> Requirement:
Every line of the data is to be transcribed without error.

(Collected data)
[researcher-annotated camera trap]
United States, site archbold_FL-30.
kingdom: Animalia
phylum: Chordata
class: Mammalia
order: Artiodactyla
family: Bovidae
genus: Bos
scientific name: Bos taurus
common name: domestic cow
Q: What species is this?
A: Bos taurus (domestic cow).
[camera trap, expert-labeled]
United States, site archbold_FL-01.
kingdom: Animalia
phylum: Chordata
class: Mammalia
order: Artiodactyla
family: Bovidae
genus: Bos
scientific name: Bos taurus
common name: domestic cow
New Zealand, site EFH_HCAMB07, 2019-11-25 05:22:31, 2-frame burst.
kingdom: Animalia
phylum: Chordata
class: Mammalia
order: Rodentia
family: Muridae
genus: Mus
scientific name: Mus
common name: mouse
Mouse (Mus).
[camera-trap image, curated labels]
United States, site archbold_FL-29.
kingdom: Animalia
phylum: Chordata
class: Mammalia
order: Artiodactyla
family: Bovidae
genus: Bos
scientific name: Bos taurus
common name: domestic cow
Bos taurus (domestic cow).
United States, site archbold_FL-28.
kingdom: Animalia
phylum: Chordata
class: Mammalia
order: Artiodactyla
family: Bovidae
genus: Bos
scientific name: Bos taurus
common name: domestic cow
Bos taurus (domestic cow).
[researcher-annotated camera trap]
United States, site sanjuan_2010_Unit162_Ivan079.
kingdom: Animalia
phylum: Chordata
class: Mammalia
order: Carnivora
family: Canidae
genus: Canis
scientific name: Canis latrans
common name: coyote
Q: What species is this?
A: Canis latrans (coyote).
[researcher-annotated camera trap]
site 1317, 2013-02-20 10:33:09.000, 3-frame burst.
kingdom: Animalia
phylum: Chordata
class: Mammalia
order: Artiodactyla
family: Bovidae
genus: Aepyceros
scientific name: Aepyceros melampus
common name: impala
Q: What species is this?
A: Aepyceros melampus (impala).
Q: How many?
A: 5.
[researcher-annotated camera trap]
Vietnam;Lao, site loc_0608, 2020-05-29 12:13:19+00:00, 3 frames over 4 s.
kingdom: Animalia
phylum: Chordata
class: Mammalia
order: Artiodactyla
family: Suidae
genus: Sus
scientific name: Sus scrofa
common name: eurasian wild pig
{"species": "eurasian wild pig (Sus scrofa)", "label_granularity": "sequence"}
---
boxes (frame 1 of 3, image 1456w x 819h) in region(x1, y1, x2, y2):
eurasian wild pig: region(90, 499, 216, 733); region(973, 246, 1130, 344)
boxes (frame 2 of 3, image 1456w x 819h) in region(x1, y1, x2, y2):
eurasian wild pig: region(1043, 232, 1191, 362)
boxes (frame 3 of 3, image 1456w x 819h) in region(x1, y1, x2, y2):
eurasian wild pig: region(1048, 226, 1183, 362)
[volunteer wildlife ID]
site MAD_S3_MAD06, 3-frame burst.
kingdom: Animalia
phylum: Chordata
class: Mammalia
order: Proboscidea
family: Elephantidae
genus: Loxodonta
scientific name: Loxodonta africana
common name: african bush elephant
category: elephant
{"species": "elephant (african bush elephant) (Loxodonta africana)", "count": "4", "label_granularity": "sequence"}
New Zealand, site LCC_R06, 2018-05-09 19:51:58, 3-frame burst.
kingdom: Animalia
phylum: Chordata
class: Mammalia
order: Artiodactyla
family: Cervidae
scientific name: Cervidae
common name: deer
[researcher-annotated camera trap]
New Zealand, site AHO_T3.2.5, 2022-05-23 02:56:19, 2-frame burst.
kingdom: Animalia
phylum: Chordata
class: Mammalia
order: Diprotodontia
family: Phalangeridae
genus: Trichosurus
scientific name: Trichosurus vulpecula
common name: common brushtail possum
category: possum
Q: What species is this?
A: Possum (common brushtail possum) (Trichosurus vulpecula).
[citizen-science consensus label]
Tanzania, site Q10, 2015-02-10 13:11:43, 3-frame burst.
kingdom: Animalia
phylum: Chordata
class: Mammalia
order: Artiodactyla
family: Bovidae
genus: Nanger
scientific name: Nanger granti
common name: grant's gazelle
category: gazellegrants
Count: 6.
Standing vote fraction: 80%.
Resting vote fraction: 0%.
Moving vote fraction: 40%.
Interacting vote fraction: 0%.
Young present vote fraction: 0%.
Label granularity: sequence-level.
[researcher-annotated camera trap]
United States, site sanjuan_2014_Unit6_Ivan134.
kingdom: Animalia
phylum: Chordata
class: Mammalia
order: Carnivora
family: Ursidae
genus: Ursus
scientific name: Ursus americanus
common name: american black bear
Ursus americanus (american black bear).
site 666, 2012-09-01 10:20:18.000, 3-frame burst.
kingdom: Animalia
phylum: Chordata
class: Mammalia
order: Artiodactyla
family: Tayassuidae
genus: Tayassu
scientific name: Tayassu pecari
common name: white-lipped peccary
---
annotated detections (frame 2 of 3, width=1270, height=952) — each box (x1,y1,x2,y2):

> Solution to this exercise:
[researcher-annotated camera trap]
United States, site archbold_FL-30.
kingdom: Animalia
phylum: Chordata
class: Mammalia
order: Artiodactyla
family: Bovidae
genus: Bos
scientific name: Bos taurus
common name: domestic cow
Q: What species is this?
A: Bos taurus (domestic cow).
[camera trap, expert-labeled]
United States, site archbold_FL-01.
kingdom: Animalia
phylum: Chordata
class: Mammalia
order: Artiodactyla
family: Bovidae
genus: Bos
scientific name: Bos taurus
common name: domestic cow
New Zealand, site EFH_HCAMB07, 2019-11-25 05:22:31, 2-frame burst.
kingdom: Animalia
phylum: Chordata
class: Mammalia
order: Rodentia
family: Muridae
genus: Mus
scientific name: Mus
common name: mouse
Mouse (Mus).
[camera-trap image, curated labels]
United States, site archbold_FL-29.
kingdom: Animalia
phylum: Chordata
class: Mammalia
order: Artiodactyla
family: Bovidae
genus: Bos
scientific name: Bos taurus
common name: domestic cow
Bos taurus (domestic cow).
United States, site archbold_FL-28.
kingdom: Animalia
phylum: Chordata
class: Mammalia
order: Artiodactyla
family: Bovidae
genus: Bos
scientific name: Bos taurus
common name: domestic cow
Bos taurus (domestic cow).
[researcher-annotated camera trap]
United States, site sanjuan_2010_Unit162_Ivan079.
kingdom: Animalia
phylum: Chordata
class: Mammalia
order: Carnivora
family: Canidae
genus: Canis
scientific name: Canis latrans
common name: coyote
Q: What species is this?
A: Canis latrans (coyote).
[researcher-annotated camera trap]
site 1317, 2013-02-20 10:33:09.000, 3-frame burst.
kingdom: Animalia
phylum: Chordata
class: Mammalia
order: Artiodactyla
family: Bovidae
genus: Aepyceros
scientific name: Aepyceros melampus
common name: impala
Q: What species is this?
A: Aepyceros melampus (impala).
Q: How many?
A: 5.
[researcher-annotated camera trap]
Vietnam;Lao, site loc_0608, 2020-05-29 12:13:19+00:00, 3 frames over 4 s.
kingdom: Animalia
phylum: Chordata
class: Mammalia
order: Artiodactyla
family: Suidae
genus: Sus
scientific name: Sus scrofa
common name: eurasian wild pig
{"species": "eurasian wild pig (Sus scrofa)", "label_granularity": "sequence"}
---
boxes (frame 1 of 3, image 1456w x 819h) in region(x1, y1, x2, y2):
eurasian wild pig: region(90, 499, 216, 733); region(973, 246, 1130, 344)
boxes (frame 2 of 3, image 1456w x 819h) in region(x1, y1, x2, y2):
eurasian wild pig: region(1043, 232, 1191, 362)
boxes (frame 3 of 3, image 1456w x 819h) in region(x1, y1, x2, y2):
eurasian wild pig: region(1048, 226, 1183, 362)
[volunteer wildlife ID]
site MAD_S3_MAD06, 3-frame burst.
kingdom: Animalia
phylum: Chordata
class: Mammalia
order: Proboscidea
family: Elephantidae
genus: Loxodonta
scientific name: Loxodonta africana
common name: african bush elephant
category: elephant
{"species": "elephant (african bush elephant) (Loxodonta africana)", "count": "4", "label_granularity": "sequence"}
New Zealand, site LCC_R06, 2018-05-09 19:51:58, 3-frame burst.
kingdom: Animalia
phylum: Chordata
class: Mammalia
order: Artiodactyla
family: Cervidae
scientific name: Cervidae
common name: deer
[researcher-annotated camera trap]
New Zealand, site AHO_T3.2.5, 2022-05-23 02:56:19, 2-frame burst.
kingdom: Animalia
phylum: Chordata
class: Mammalia
order: Diprotodontia
family: Phalangeridae
genus: Trichosurus
scientific name: Trichosurus vulpecula
common name: common brushtail possum
category: possum
Q: What species is this?
A: Possum (common brushtail possum) (Trichosurus vulpecula).
[citizen-science consensus label]
Tanzania, site Q10, 2015-02-10 13:11:43, 3-frame burst.
kingdom: Animalia
phylum: Chordata
class: Mammalia
order: Artiodactyla
family: Bovidae
genus: Nanger
scientific name: Nanger granti
common name: grant's gazelle
category: gazellegrants
Count: 6.
Standing vote fraction: 80%.
Resting vote fraction: 0%.
Moving vote fraction: 40%.
Interacting vote fraction: 0%.
Young present vote fraction: 0%.
Label granularity: sequence-level.
[researcher-annotated camera trap]
United States, site sanjuan_2014_Unit6_Ivan134.
kingdom: Animalia
phylum: Chordata
class: Mammalia
order: Carnivora
family: Ursidae
genus: Ursus
scientific name: Ursus americanus
common name: american black bear
Ursus americanus (american black bear).
site 666, 2012-09-01 10:20:18.000, 3-frame burst.
kingdom: Animalia
phylum: Chordata
class: Mammalia
order: Artiodactyla
family: Tayassuidae
genus: Tayassu
scientific name: Tayassu pecari
common name: white-lipped peccary
---
annotated detections (frame 2 of 3, width=1270, height=952) — each box (x1,y1,x2,y2):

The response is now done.